DATA IN THIS EXERCISE: Begin

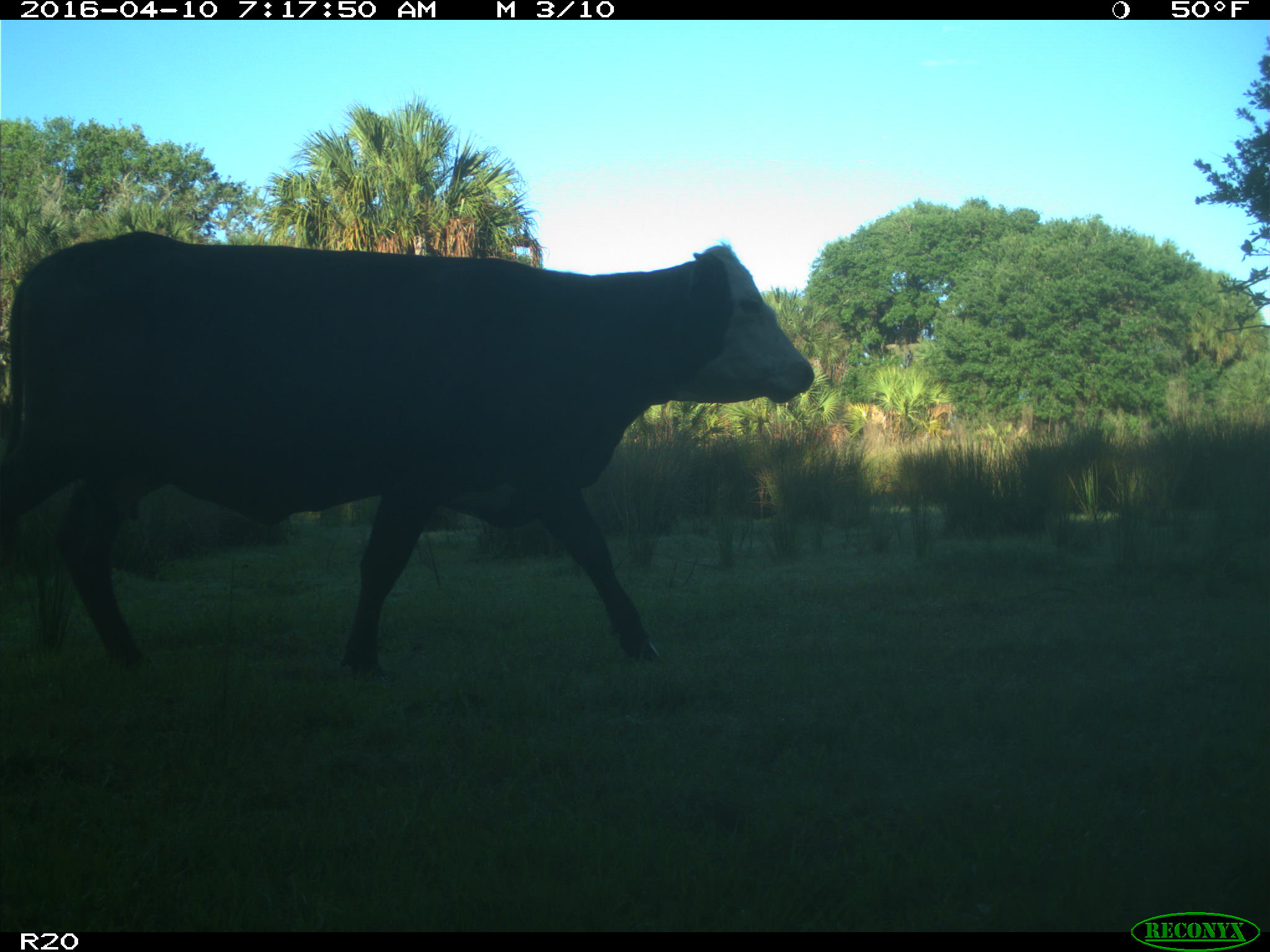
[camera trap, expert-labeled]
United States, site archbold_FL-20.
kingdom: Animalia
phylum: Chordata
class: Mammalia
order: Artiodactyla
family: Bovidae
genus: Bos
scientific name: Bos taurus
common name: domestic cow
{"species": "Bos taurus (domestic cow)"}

DATA IN THIS EXERCISE: End

* [EXERCISE INSTRUCTIONS]: Write out the whole listing again, exactly, with no pictures.

* [TASK OUTPUT]:
[camera trap, expert-labeled]
United States, site archbold_FL-20.
kingdom: Animalia
phylum: Chordata
class: Mammalia
order: Artiodactyla
family: Bovidae
genus: Bos
scientific name: Bos taurus
common name: domestic cow
{"species": "Bos taurus (domestic cow)"}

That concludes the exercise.